Son olarak manipülatif kapitalist politikacıların aldatıcı bir şekilde teşvik ettiği korku iklimini meşrulaştırmak yerine şeyhler ve imamlarımız cesaret ve liderlik örneği sergilemeli, ümmete dinimize yapılan bu saldırılar karşısında nasıl cesur ve sağlam durulacağını göstermeli ve temeli itibariyle laikliğin başarısız bir ideoloji olduğu gerçeğini ortaya koymalıdırlar.
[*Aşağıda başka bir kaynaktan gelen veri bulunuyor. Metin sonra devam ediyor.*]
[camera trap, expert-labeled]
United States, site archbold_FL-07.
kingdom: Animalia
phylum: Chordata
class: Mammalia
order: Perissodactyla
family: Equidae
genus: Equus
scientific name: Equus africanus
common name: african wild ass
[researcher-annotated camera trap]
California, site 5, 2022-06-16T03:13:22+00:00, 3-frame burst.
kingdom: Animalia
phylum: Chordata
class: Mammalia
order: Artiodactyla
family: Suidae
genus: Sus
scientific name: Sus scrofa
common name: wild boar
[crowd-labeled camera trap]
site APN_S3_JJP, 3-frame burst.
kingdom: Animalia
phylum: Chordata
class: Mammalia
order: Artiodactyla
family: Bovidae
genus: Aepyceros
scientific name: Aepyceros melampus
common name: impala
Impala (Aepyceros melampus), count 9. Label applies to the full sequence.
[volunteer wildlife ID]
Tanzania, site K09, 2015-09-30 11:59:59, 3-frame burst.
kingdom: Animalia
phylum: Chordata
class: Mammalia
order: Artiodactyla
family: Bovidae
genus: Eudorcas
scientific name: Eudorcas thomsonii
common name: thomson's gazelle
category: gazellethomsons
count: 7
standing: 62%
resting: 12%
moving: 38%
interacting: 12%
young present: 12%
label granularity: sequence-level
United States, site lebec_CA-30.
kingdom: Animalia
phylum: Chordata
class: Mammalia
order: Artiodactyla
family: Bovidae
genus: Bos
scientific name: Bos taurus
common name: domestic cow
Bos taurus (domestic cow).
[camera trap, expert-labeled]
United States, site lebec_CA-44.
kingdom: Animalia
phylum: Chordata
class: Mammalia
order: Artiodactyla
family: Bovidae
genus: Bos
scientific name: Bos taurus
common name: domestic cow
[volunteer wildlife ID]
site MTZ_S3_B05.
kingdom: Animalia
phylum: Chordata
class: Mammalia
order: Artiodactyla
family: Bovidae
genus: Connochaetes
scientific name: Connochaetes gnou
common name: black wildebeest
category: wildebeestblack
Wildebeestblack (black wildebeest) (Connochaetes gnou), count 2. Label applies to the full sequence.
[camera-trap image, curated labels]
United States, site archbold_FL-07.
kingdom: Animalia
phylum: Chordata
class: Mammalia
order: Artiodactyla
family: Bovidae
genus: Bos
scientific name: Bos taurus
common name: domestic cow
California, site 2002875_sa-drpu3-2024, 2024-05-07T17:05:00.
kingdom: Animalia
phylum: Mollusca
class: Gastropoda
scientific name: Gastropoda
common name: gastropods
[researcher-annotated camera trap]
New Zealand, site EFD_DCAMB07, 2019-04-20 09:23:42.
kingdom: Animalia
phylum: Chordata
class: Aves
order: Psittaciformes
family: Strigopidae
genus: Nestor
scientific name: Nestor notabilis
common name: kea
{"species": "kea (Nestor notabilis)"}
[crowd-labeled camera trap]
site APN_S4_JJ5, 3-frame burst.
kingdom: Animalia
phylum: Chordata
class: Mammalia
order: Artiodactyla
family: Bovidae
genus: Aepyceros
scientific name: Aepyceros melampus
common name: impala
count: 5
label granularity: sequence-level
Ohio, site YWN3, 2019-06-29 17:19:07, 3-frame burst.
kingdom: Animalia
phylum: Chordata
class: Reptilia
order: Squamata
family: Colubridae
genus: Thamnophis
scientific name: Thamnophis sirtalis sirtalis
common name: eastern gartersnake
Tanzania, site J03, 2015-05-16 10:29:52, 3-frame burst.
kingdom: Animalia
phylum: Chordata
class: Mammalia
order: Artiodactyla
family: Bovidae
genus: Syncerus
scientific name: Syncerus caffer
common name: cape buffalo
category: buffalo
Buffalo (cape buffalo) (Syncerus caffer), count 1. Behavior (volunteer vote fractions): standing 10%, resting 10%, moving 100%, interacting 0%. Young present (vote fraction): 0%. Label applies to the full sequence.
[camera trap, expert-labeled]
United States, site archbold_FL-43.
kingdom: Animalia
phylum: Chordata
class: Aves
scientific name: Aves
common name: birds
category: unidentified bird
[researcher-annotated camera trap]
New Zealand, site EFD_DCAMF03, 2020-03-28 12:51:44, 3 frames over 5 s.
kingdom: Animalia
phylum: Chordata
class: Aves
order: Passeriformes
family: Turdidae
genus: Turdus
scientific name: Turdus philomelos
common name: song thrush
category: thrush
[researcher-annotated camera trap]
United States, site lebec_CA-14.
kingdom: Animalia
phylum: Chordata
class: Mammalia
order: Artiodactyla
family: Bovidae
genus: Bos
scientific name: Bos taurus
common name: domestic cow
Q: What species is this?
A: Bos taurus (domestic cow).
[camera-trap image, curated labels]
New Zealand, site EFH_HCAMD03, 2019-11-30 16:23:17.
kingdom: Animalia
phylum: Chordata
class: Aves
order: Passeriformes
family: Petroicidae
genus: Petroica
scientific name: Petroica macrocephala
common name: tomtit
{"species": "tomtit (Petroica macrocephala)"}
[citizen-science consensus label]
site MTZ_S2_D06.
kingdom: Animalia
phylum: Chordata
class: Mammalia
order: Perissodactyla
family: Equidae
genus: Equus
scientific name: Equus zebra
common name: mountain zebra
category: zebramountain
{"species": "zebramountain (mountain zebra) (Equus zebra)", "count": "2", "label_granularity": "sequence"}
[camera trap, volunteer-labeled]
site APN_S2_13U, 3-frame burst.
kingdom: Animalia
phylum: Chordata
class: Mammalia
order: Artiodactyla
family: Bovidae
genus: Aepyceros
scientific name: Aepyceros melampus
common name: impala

Müslümanların siyasi çözümler dâhil olmak üzere İslam ideolojisine sımsıkı tutunması gerektiğini öğretmeliler, Müslüman topluluğunu, çıkar elde etmek veya zararı def etmek bahanesiyle haramın helal hale gelmesi düşüncesi gibi İslam’a aykırı değerleri benimsemekten korumaya çalışmalıdırlar.
Sonuçta İslam ümmeti, tevekkül ümmetidir. Dolayısıyla laikliğin aldatıcı silahı olan korku, Allah’a tevekkülün önüne geçmemelidir.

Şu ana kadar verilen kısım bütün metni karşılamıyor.